25 Haziran 1978 Pazar günü; O gün başbakan Bülent Ecevit Rusya gezisinden dönmüş, Dünya Kupası finalinde Arjantin Hollanda’yı uzatmada 3-1 yenmiş, bir de ben doğmuşum…
Sene büyük ihtimalle 1982, yaşım 4, hayata dair hatırladığım ilk an Arnavutköy anaokulu… Anaokulda, öğlen uykusu için yattığım ranzanın üst katından dışarıya bakıyorum, gördüğüm bir tarla, tarlanın üstünde eski bir wosvagen. Sanırım düşünüyorum, muhtemelen korkuyorum. (1)

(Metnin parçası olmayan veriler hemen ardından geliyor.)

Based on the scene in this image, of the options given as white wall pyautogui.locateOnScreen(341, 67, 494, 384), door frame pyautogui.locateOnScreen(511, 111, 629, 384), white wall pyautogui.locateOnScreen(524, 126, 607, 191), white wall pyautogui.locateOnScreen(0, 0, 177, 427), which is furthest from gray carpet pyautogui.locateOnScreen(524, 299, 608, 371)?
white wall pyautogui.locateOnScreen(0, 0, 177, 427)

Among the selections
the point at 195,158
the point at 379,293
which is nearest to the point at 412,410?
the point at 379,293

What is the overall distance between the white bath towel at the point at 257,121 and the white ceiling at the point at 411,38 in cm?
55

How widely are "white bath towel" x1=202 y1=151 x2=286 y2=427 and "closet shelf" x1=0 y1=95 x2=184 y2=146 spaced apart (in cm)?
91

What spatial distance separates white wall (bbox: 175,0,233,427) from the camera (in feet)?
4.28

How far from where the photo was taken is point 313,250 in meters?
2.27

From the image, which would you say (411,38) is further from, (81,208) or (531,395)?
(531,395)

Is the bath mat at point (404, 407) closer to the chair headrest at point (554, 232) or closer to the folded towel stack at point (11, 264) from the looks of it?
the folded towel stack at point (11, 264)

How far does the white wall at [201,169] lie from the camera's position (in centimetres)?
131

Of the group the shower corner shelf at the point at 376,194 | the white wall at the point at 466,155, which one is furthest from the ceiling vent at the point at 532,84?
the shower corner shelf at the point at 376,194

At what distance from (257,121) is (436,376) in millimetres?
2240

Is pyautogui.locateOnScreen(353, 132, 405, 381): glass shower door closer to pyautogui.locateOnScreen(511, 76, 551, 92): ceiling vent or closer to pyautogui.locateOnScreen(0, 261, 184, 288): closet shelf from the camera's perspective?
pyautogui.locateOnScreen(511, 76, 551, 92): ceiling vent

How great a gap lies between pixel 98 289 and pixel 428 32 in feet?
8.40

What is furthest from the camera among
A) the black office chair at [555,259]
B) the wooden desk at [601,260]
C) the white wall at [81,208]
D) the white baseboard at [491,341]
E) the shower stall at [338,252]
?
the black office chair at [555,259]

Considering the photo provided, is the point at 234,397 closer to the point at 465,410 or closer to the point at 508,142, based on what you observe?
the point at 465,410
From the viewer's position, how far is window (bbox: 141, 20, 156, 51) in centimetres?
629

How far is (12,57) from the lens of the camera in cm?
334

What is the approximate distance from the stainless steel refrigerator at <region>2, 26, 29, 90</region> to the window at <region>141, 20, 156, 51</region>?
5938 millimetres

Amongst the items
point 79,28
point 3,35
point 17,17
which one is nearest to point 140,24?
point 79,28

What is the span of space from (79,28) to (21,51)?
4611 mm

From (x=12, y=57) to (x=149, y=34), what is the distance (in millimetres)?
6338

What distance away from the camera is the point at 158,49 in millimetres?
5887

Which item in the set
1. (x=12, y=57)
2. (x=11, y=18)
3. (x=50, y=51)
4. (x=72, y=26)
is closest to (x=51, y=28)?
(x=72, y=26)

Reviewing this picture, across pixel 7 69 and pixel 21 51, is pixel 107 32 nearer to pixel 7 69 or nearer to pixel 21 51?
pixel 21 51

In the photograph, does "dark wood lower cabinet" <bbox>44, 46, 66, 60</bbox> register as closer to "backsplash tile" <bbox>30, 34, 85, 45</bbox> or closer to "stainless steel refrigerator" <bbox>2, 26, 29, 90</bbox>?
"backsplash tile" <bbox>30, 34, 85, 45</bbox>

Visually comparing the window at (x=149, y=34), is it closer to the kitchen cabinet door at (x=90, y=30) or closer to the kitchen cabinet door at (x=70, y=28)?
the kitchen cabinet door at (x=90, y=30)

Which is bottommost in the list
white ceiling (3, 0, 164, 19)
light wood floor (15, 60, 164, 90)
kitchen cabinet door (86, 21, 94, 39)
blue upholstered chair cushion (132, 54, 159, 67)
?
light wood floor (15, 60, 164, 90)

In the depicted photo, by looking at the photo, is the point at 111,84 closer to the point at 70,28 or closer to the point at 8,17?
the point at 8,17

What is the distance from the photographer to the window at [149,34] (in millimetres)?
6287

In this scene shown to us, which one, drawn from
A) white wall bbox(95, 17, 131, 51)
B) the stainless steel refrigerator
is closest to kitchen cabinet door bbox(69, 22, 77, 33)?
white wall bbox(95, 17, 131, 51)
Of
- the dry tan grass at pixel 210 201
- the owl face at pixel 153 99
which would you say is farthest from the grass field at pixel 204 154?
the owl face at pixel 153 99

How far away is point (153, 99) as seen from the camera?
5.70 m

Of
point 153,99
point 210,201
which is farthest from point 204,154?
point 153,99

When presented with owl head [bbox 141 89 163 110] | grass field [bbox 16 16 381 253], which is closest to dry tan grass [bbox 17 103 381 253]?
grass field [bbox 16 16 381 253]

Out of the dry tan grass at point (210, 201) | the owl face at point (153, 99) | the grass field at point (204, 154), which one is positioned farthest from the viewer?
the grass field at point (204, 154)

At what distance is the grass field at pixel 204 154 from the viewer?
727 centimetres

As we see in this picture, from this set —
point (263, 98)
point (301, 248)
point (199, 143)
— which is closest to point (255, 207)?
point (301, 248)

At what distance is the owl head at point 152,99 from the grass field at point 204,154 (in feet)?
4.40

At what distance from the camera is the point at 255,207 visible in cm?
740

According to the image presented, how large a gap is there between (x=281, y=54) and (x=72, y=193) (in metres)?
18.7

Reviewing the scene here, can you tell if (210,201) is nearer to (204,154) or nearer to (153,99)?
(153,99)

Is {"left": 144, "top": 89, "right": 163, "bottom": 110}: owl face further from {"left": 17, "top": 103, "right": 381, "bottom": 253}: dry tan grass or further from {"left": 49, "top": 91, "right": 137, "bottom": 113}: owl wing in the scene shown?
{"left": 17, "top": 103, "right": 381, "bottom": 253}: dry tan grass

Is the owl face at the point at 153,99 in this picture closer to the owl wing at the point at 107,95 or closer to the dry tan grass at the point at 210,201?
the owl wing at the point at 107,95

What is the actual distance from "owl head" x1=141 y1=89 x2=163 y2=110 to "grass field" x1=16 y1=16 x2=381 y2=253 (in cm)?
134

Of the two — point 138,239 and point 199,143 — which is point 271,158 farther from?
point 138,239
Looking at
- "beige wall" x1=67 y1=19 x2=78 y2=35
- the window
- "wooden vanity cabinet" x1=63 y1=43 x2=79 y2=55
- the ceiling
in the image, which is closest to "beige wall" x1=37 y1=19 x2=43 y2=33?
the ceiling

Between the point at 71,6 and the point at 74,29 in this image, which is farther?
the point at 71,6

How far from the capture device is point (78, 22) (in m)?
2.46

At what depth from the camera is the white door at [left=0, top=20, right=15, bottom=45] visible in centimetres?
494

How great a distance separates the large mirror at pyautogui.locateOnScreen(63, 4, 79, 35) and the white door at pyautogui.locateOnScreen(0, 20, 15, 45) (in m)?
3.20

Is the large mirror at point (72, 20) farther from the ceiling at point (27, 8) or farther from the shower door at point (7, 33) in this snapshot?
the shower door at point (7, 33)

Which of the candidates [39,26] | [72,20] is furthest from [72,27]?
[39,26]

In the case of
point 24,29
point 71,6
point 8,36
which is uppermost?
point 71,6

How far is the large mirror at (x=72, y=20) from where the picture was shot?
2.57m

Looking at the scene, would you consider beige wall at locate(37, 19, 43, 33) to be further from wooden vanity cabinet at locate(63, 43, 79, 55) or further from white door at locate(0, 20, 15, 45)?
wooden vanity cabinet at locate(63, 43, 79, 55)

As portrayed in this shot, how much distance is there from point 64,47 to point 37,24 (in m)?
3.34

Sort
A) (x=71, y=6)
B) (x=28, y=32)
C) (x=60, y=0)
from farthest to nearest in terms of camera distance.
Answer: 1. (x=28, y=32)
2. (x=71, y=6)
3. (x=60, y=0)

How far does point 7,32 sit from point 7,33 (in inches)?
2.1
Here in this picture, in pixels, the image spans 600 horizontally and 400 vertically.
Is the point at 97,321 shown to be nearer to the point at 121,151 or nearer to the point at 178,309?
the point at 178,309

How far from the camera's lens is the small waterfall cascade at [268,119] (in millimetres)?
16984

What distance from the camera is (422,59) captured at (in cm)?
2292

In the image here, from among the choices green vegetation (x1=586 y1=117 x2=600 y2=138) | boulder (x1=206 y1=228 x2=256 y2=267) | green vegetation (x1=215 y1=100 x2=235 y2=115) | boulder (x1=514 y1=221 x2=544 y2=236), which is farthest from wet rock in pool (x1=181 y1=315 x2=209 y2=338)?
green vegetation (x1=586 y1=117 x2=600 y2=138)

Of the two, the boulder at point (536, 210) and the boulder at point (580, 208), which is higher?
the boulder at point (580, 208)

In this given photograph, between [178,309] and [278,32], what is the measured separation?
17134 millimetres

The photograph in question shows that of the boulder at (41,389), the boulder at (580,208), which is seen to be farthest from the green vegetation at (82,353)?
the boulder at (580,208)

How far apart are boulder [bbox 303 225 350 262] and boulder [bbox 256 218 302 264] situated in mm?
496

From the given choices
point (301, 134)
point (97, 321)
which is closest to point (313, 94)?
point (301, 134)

Yazın Bursa’da Emin dedemlerdeyim, evin salonunda yerde yatan kurt postundan çok korkuyorum, evin uzun bir koridoru var bir de evin karşısında şelale var, onu izliyorum sık sık.
Sonra siyah önlük ve Bebek Tevfik Fikret İlkokulu, ilk gün çok ağlamam, okulun arkasında yer alan koru alana gitmememiz, gidersek testereli katilin çocukları kestiği. Korkuyorum çok.
Çocukken hep korkuyorum, bu korkular belki karakterime yön veriyor, temkinliyimdir hep…
Yaşım 7, annem babam o zaman ayrı değiller, beni basketbola götürüyorlar. İTÜ Spor Kulübü, Gümüşsuyu spor salonu, çok önemli bir an benim için. Bkz: (2)
Ortaokul, Ortaköy Gaziosmanpaşa Ortaokulu, dünyanın en güzel okul yeri ve binaları arasına girer. Yaktılar sonra, otopark mafyasımıymış neymiş, kaldı yıllarca öyle… Rezillik, büyük utanç… İTÜ’de basketbola devam ediyorum.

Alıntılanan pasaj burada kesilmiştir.